Unlike businessmen and investors trained in the Warren Buffett school that focuses on companies with a market monopoly; I actually enjoy competition. I think it is good for both the participants and their customers because it pushes improvements that are mutually beneficial. Many of my most successful investments have been in companies that are successful in industries where no company or product line has a dominant role.
I see competition from the perspective of having competed in far more races than games. In a race, there are so many competitors that the only way to really succeed is to focus on your own performance. In a game, sometimes you can win by measures that are more focused on inhibiting the other team from performing well.
That is one of the reasons that I am so enthusiastic about the energy business; I see it as a marathon race with a large field of strong companies with products that all compete for the privilege of serving human needs for heat and power.
I recognize that some of the competitors in the business do not always play fair. Instead of focusing on improving their own products and competing on merit, they work on changing the rules of the game to favor their own unique strengths or they work to handicap their opponents through the use of trash talk or deception tactics.
Aside: Stretching my race analogy a bit, there are some rather famous race events where uncompetitive participants or spectators influence the final results by using negative tactics. That can help a selected participant to move up in the field on a relative basis, especially if the uncompetitive influencers direct the negative tactics against a participant that is performing well strictly on merit. End Aside.
Gregory Boyce, the CEO of Peabody Coal, recently published a presentation that unabashedly touts the strengths of his company’s product and describes why that product has successfully performed in markets around the world for more than 150 years. The presentation, dated September 14, 2010, is titled Energizing the World: One BTU at a Time: Equal Energy Access: The Power of Coal.
The presentation includes 25 pages of statistics, photos, charts and graphs that show why coal is so important in producing affordable energy. It also includes several slides that do a good job of identifying the impact that affordable energy can have for individual and national prosperity. In many ways, that portion of the slide show reminds me of the facts and figures that Bob Hargraves uses in his Aim High presentation to explain why he is so excited about the potential for thorium energy.
The big difference between the presentations is that Bob is a retired professor on a mission to introduce a fuel source that currently has little to no presence in the market. In contrast, Boyce is the CEO of one of the largest companies in the United States who is selling a product that has a 50% share of the world’s enormous energy market. Boyce’s message will probably get a bit more media exposure because his company and its fellow coal producers can afford to buy more commercials.
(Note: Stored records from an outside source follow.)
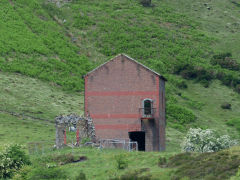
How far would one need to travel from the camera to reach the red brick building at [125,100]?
222 feet

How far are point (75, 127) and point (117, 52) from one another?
7363 cm

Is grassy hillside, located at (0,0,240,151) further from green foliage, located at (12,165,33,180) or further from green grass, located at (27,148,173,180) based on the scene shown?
green foliage, located at (12,165,33,180)

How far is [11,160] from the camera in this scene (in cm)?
4991

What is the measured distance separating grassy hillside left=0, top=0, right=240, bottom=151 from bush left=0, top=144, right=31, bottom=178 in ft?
77.4

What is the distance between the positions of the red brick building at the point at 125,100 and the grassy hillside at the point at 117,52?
1058 cm

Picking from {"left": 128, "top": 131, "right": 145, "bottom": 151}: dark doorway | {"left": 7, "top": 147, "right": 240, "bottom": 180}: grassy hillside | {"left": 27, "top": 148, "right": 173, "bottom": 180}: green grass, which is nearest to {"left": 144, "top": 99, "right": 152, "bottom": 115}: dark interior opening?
{"left": 128, "top": 131, "right": 145, "bottom": 151}: dark doorway

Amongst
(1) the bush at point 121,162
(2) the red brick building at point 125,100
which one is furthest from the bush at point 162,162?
(2) the red brick building at point 125,100

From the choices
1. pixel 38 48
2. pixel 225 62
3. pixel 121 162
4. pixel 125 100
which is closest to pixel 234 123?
pixel 225 62

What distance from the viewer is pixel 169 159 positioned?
4609 cm

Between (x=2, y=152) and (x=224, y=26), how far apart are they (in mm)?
115685

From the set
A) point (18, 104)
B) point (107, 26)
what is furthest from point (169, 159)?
point (107, 26)

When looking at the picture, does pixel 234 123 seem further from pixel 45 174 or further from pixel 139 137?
pixel 45 174

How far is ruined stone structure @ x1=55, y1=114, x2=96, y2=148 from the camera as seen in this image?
6042cm

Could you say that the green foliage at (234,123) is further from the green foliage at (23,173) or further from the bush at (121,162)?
the green foliage at (23,173)
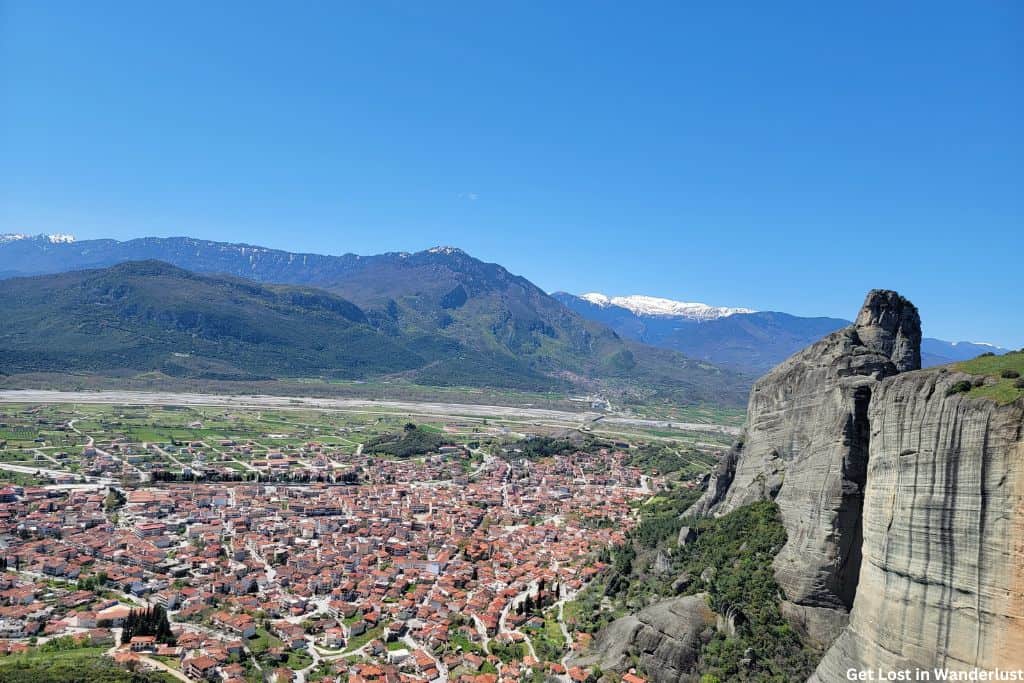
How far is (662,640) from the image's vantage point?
3238 cm

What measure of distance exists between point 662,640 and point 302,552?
3567 centimetres

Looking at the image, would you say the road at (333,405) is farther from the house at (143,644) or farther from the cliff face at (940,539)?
the cliff face at (940,539)

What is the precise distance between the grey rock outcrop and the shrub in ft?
52.3

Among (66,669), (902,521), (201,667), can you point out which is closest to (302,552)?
(201,667)

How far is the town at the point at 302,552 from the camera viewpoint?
38750mm

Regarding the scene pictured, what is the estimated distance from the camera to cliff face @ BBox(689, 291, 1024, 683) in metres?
19.4

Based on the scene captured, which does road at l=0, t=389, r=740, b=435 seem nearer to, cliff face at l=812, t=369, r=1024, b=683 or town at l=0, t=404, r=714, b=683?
town at l=0, t=404, r=714, b=683

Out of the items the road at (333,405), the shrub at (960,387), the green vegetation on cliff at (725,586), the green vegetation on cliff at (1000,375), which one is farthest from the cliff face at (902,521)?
the road at (333,405)

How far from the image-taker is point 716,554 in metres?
37.5

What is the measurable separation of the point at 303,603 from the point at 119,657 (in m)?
12.8

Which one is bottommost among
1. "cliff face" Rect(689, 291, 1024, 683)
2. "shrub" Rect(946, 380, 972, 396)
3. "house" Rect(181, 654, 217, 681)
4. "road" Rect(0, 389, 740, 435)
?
"house" Rect(181, 654, 217, 681)

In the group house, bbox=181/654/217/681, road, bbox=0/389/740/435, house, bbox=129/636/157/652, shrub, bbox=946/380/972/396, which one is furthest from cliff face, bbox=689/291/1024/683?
road, bbox=0/389/740/435

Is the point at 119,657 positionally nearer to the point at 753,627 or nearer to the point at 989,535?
the point at 753,627

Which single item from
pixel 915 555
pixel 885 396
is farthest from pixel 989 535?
pixel 885 396
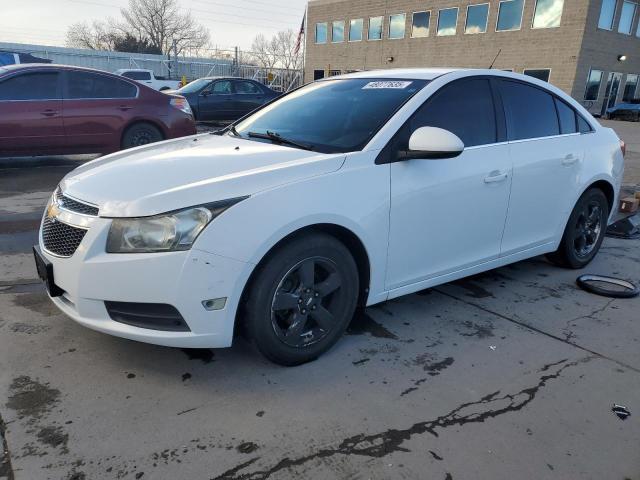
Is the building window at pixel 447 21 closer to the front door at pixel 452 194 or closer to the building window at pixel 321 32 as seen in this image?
the building window at pixel 321 32

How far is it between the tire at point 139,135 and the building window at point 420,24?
29.4m

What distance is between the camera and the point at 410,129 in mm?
3092

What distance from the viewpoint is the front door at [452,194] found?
3.03 meters

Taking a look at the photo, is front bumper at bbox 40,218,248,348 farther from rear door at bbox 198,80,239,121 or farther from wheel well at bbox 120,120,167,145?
rear door at bbox 198,80,239,121

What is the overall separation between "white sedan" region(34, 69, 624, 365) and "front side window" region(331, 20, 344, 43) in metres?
38.0

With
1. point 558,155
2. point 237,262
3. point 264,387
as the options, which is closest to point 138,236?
point 237,262

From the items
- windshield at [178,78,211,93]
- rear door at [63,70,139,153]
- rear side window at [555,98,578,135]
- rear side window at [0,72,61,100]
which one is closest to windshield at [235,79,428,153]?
rear side window at [555,98,578,135]

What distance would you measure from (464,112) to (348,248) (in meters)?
1.34

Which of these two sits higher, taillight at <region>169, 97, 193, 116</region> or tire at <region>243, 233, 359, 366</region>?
taillight at <region>169, 97, 193, 116</region>

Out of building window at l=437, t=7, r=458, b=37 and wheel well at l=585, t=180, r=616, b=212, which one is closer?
wheel well at l=585, t=180, r=616, b=212

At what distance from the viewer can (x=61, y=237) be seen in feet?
8.68

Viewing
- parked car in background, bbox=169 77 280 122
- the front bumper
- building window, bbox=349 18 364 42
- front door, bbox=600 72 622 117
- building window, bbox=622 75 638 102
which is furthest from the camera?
building window, bbox=349 18 364 42

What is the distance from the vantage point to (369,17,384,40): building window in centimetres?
3625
The presentation’s concluding slide attempts to be straightforward about the challenges that coal faces and the industry’s vision for improving in its admitted weak areas. In the style of a strong competitor who throws down the gauntlet to his rivals, Boyce is aggressively predicting that coal will win in at least half of the market battles for new power generation. Here are the final take aways from the slide show.
One of the most interesting slides in the deck is one that directly confronts the fact that there are some coal detractors who have a goal of zeroing out coal combustion. The slide header says Zero Out Coal? No Energy Alternative Can Even Come Close. It lists the number of alternative power systems or the increase in those power systems that would be required for the task of beating coal out of the market. According to Peabody’s calculations knocking coal out of the ring would require one of the following:
The message is that coal is not going to give up its market dominance anytime soon. The companies involved in the business are not going to drop out of the marathon just because they seem to be approaching “the wall”.
As an aggressive competitor, however, the nuclear industry would have a reasonable chance of catching up and reducing the lead that coal built during its 100 year head start. Our fuel source is cheaper and more abundant. We have already demonstrated the plants that are very close to zero emission – even including all lifetime contributions from the construction process. To draw even and then pass coal, we only have to build about as many new nuclear plants as the coal industry plans to build in its program to replace traditional coal plants with Supercritical and Ultrasupercritical.
Notice – the Peabody states a goal of 1,000 GW – that is 1,000 new plants each producing a Gigawatt of power – as just part of its plan for future development. That is a similar number to the 1,150 large nuclear plants that Peabody has computed would push coal out of the market altogether.
What effect would it have on coal consumption if the rest of the world combined would just match China’s current goal of 400 GWe of nuclear capacity by 2050? Perhaps if the nuclear industry’s leaders were as confident and aggressive about the benefits of their products as Boyce is about his company’s product, the nuclear industry would work harder to make up ground in its long running race with coal.
The world would prosper from a true competition that ensures that all participants provide a complete product and take care of the wastes that their processes create. It would push all fuel sources to improve and reduce their environmental impacts. It would help drive some of the unproductive costs and project delays out of the nuclear industry and keep the focus on safe, reliable operation. Competition is good, greed and market domination are not.